Crítica de teatro: Yo tengo mi muñeca

El teatro tiene la extraña facultad de reflejar la vida como nunca antes podía haberse develado.

El teatro, más que un arte escénico para recrear y divertirnos por medio de sus proyectos preestablecidos para ese fin, puede ponernos en contacto con realidades, personalidades, concepciones.

El teatro es un universo que permite acomodar visiones y perspectivas, desde quienes lo conciben tan solo como un mecanismo de trabajo que genere ingresos (lo cual es legítimo) hasta el punto de soledad dramática de quien escribe obras que serán estudiadas medio siglo mas tarde, como retrato crítico de época, como mosaicos de un panorama mayor, incomprensible si no se reivindican sus partes.

La pieza exhibe, al menos, cinco narrativas: la del actor y su lenguaje corporal y vocal, la del tiempo, la del humor sarcástico que tiene valor por sí mismo, la  de la misoginia de un maestro universitario que encuentra recursos para su nihilismo existencial en el placer engomado de una muñeca plástica y la del texto como cuerpo creativo, deliberadamente trabajado al detalle en base a un poder de observación  de lo minio desesperantemente detallado.

 

Yo tengo mi muñeca nos ha permitido descubrir el potencial expresivo de un actor al cual el cine “nuevo” dominicano lo ha mostrado parcial y limitadamente.

El Yasser Michelén  (El hombre que cuida, – su mejor drama- , Cristo Rey, Trabajo Sucio, La Maravilla, Un cuarto para Josué, Dinero Fácil y su mejor comedia Todos las mujeres son iguales) que se hace dueño de la escena, prácticamente utilizando tan solo un pie cuadrado de sus tablas, ese que se empacha un discurso aplastante, vivo, ilustrado en detalles, con giros irónicos, con figuras que puestas en perspectivas por el autor, dejan de ser tan cotidianas.

Este unipersonal deja respecto de Michelén en claro su capacidad  interpretativa conquista al publico que se hace cómplice desde el silencio, mientras el discurso sigue sorprendiendo: la mirada egoísta y misógina de un típico profesor uasdiano, los recovecos del espacio universitario y sus espacios y sus signos, la narrativa del tiempo, las formas en que se miden las horas y minutos cuando es solo el pasar del reloj medido por un ser centro de su propio universo.

Podría etiquetarse el argumento de localista: puramente uasdiano, si siquiera capitalino, ni siquiera nacional, pero el arte es eso, reflejo del espacio y se puede adaptar a otros escenarios nacionales.

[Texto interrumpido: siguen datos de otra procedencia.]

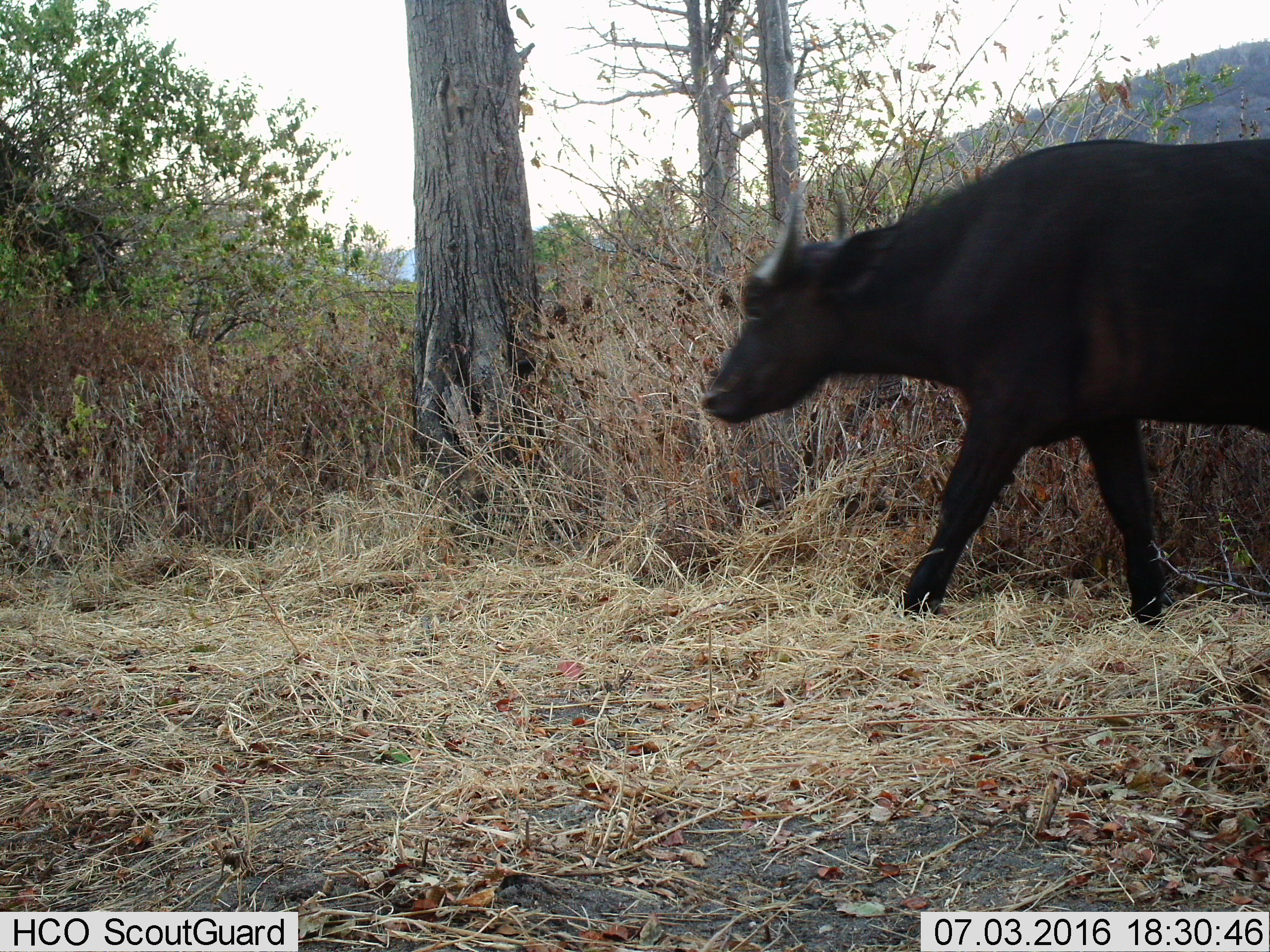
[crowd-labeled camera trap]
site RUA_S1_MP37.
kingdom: Animalia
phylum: Chordata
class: Mammalia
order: Artiodactyla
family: Bovidae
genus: Syncerus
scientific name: Syncerus caffer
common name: african buffalo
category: buffalo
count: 1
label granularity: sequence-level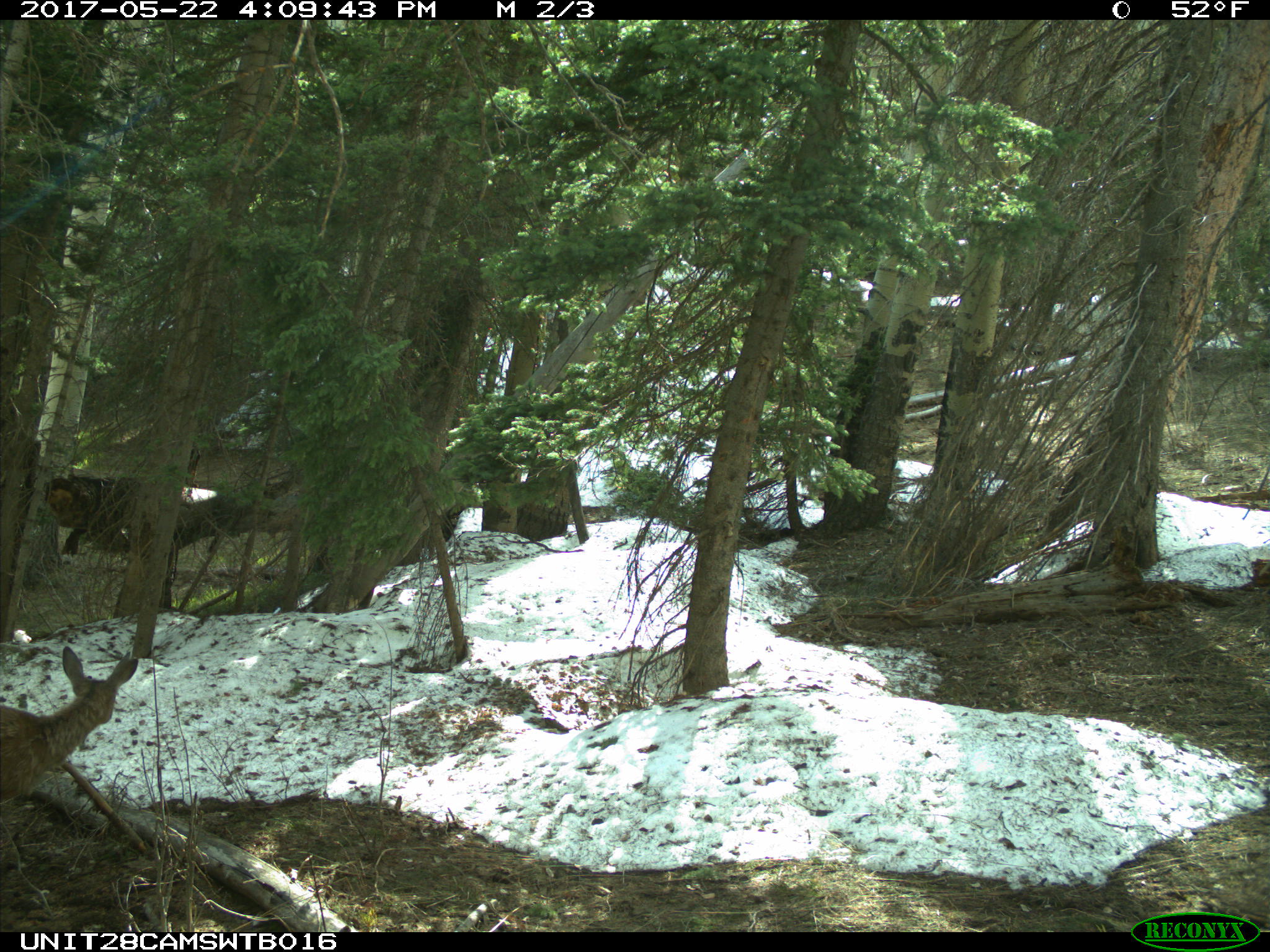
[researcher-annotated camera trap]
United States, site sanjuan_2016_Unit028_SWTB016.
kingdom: Animalia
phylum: Chordata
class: Mammalia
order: Artiodactyla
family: Cervidae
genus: Odocoileus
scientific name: Odocoileus hemionus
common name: mule deer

Carlos Castro he vuelto a hacerlo: proporciona la intensidad de un teatro que no sabe agotar su capacidad de sorprender, de mirar la existencia desde sus ángulos más grises.

Yo tengo mi muñeca es un trabajo escénico que reverdece esperanzas de un fortalecimiento de la huella histriónica dominicana, con clara vocación de ser global.

La mirada desde la muñeca como objeto complejo, más de lo que uno se imagina, involucra más que información técnica sobre el artilugio, las entradas de una concepción tan complejas como sorprendentes.

Una obra que se luce en espacios alternativos, que su programa sin anuncios es una hojita impresa digitalmente en Fototeria, los chinos que trabajan barato, rápido y con tiquecitos para los turnos, para dar lugar a un respeto de la crítica y un hito para la gente que exige con derecho consumado, un teatro realizado con instintos e intención, con posibilidad de que sus talentos (desde vestuario, dirección, texto, iluminación, se crezcan, Tal cual ha sido. De rigor es alegrarnos por el desempeño del codirector Osvaldo Añez.

Castro se está convirtiendo en conversación obligada en los medios artísticos que al principio era de tono circunstancial y esporádico, pero ahora ya no.

A Carlos, ahora hay que pensarlo en serio. Lo que hace es producto de talento, disciplina, creatividad y fruto de su proceso personal. Un tipo que no se vende para caer bien.  Castro hace lo que entiende y, por lo que se ve, ha emprendido un camino expresivo propio.

Su labor pasa ahora, con Quemando y Yo tengo mi muñeca, de lo secundario y alternativo pasa a lo trascendental, llamado a ser conocido y recomendado como signo del teatro nacional actual.